▶ **Instruções de trabalho**:
(1) Cite, sem alterações, a parte do trecho sobre a sociedade israelense e o trabalhismo que começa nas palavras "Frente a essas" e termina em "trabalhista é insignificante.".
(2) Responda com base no trecho sobre a sociedade israelense e o trabalhismo:
(a) A que percentual dos votos a "clientela" do trabalhismo diminuiu em fevereiro de 2009?
(b) Segundo os israelenses, qual é o segredo do sucesso?
(c) Qual é o nome do sindicato mencionado?

A sociedade israelense não é a primeira a experimentar esse fenômeno, que tem uma importância incontestável na história contemporânea: os diversos grupos sociais votam contra seus interesses econômicos e de classe em nome de valores nacionais, culturais ou religiosos. Neste caso, trata-se de uma norma editada pelos fundadores, sem importar a sua posição social: sua história, sua religião e seu objetivo político superior são o Estado-nação judeu.
Uma vez os interesses de classe rejeitados em nome da unidade nacional, o mais fácil é convencer aqueles que se encontram abaixo na escala social de que toda a melhoria no nível de vida passa, necessariamente, pela liberdade dos mercados, pela privatização e desregulamentação, sem esquecer a redução do imposto de renda. Os israelenses estão convencidos que o trabalho constitui uma mercadoria como qualquer outra e que a “flexibilidade” é o segredo do sucesso.
Frente a essas ideias clássicas de neoliberalismo, o trabalhismo mostra sua impotência. Incapaz de uma crítica global do capitalismo de mercado, ele se dirige a um eleitorado velho e desmoralizado, que continua a votar nele, mais por hábito que por convicção. Com o passar do tempo, essa “clientela” foi reduzida a quase nada: em fevereiro de 2009, ela diminuiu a 10% dos votos, representados por 13 deputados. Os jovens fugiram do partido. Os palestinos, depois os chineses e tailandeses substituíram, há muito tempo, os trabalhadores manuais outrora enquadrados pelo sindicato (Histadrout) e o Mapaï. Nas universidades, a militância trabalhista é insignificante.

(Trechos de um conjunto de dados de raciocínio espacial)
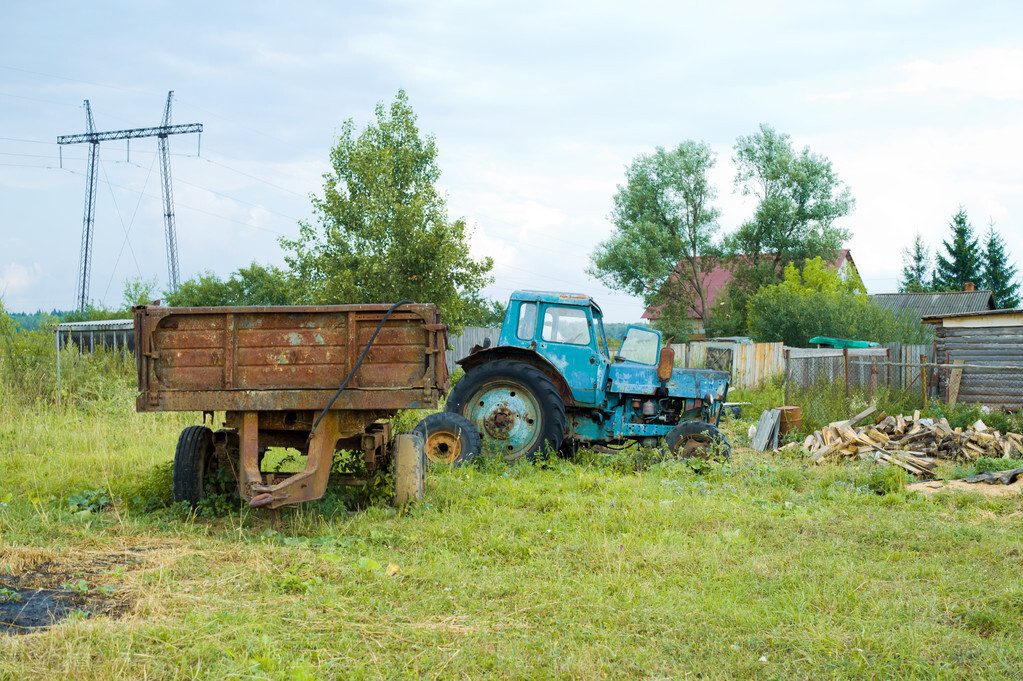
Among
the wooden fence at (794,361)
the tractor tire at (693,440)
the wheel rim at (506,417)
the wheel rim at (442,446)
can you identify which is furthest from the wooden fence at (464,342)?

▶ **Respostas em ordem**:
(1)
Frente a essas ideias clássicas de neoliberalismo, o trabalhismo mostra sua impotência. Incapaz de uma crítica global do capitalismo de mercado, ele se dirige a um eleitorado velho e desmoralizado, que continua a votar nele, mais por hábito que por convicção. Com o passar do tempo, essa “clientela” foi reduzida a quase nada: em fevereiro de 2009, ela diminuiu a 10% dos votos, representados por 13 deputados. Os jovens fugiram do partido. Os palestinos, depois os chineses e tailandeses substituíram, há muito tempo, os trabalhadores manuais outrora enquadrados pelo sindicato (Histadrout) e o Mapaï. Nas universidades, a militância trabalhista é insignificante.

(2)
(a) A 10% dos votos, representados por 13 deputados.
(b) A "flexibilidade".
(c) Histadrout.